*** Begin section ***

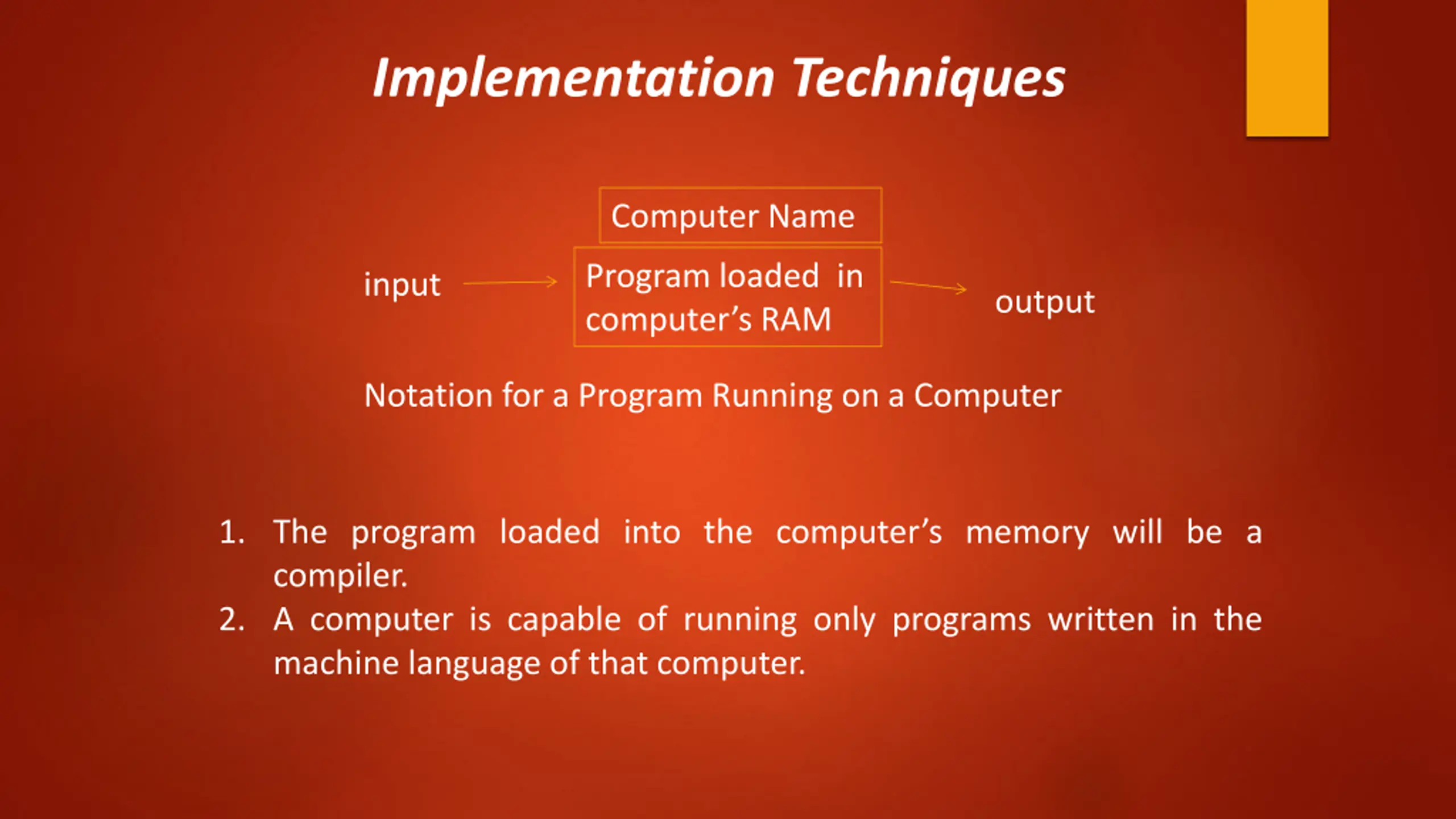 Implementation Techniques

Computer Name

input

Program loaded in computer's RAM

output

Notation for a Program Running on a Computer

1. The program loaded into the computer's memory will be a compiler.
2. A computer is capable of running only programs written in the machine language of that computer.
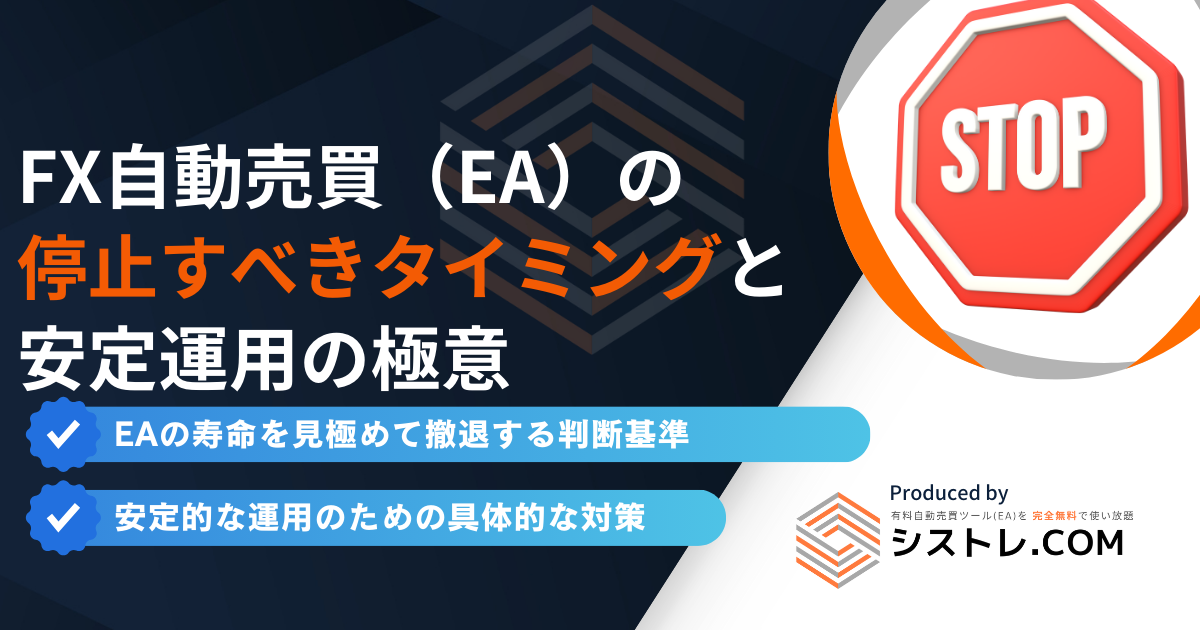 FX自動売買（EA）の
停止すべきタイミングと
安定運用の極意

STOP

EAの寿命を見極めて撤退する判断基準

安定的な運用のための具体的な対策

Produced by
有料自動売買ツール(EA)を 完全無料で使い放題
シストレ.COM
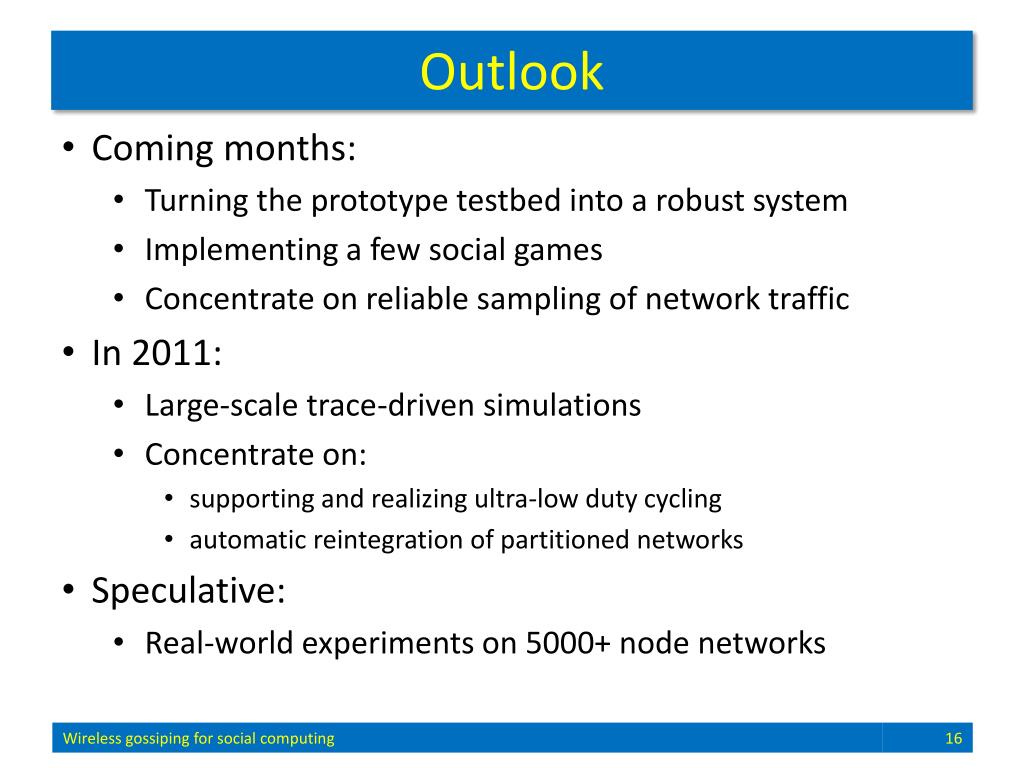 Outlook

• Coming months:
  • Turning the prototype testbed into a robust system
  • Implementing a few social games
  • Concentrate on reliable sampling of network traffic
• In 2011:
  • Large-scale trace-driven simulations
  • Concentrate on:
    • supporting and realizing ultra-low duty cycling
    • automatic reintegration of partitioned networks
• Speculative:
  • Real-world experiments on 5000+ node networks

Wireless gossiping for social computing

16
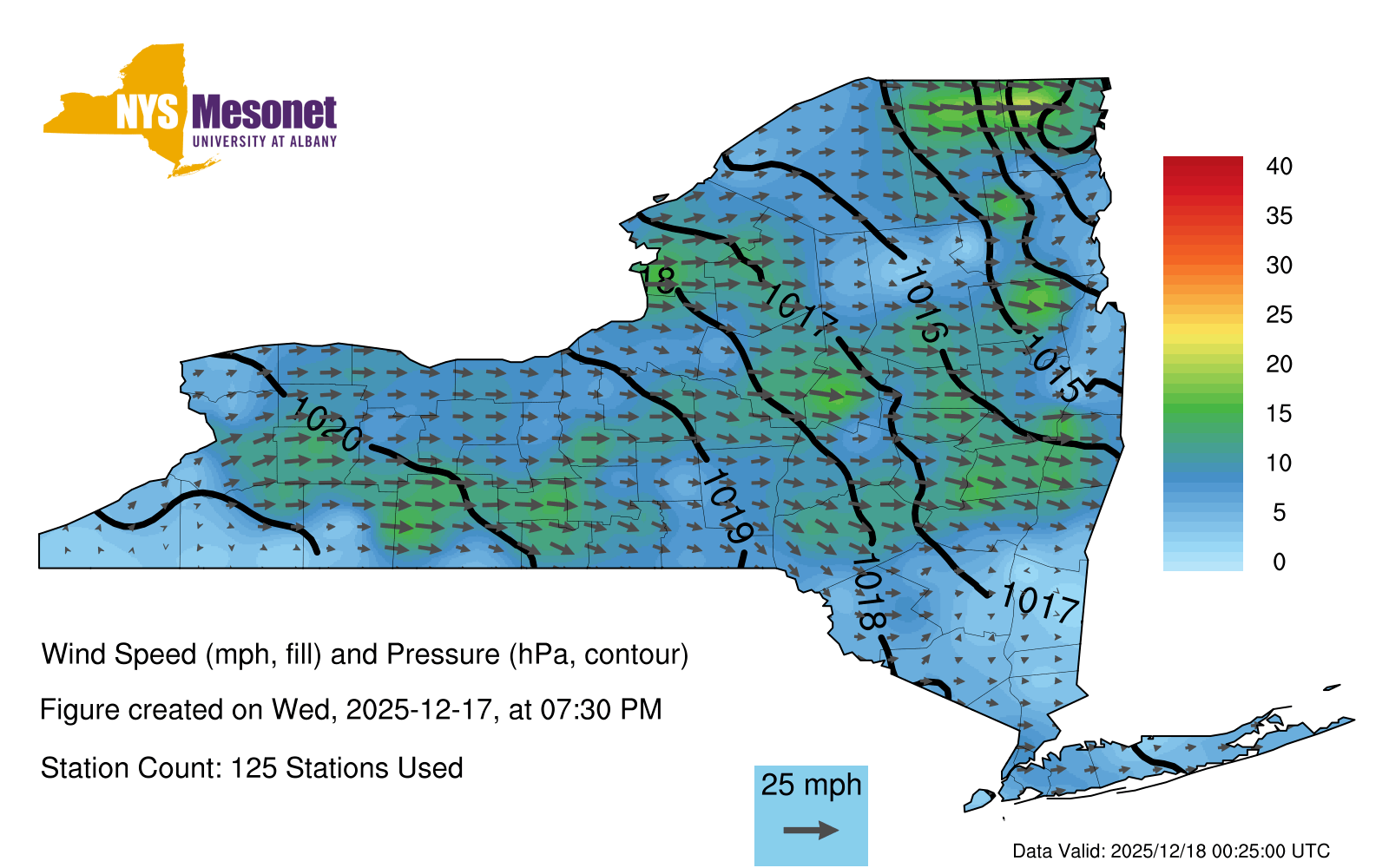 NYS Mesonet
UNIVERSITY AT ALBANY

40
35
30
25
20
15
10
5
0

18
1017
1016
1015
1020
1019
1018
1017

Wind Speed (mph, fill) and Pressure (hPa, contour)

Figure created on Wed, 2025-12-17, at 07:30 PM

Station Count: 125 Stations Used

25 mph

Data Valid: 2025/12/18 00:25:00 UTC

*** End section ***

The records above are to be restated exactly, without their pictures.

 Implementation Techniques

Computer Name

input

Program loaded in computer's RAM

output

Notation for a Program Running on a Computer

1. The program loaded into the computer's memory will be a compiler.
2. A computer is capable of running only programs written in the machine language of that computer.
 FX自動売買（EA）の
停止すべきタイミングと
安定運用の極意

STOP

EAの寿命を見極めて撤退する判断基準

安定的な運用のための具体的な対策

Produced by
有料自動売買ツール(EA)を 完全無料で使い放題
シストレ.COM
 Outlook

• Coming months:
  • Turning the prototype testbed into a robust system
  • Implementing a few social games
  • Concentrate on reliable sampling of network traffic
• In 2011:
  • Large-scale trace-driven simulations
  • Concentrate on:
    • supporting and realizing ultra-low duty cycling
    • automatic reintegration of partitioned networks
• Speculative:
  • Real-world experiments on 5000+ node networks

Wireless gossiping for social computing

16
 NYS Mesonet
UNIVERSITY AT ALBANY

40
35
30
25
20
15
10
5
0

18
1017
1016
1015
1020
1019
1018
1017

Wind Speed (mph, fill) and Pressure (hPa, contour)

Figure created on Wed, 2025-12-17, at 07:30 PM

Station Count: 125 Stations Used

25 mph

Data Valid: 2025/12/18 00:25:00 UTC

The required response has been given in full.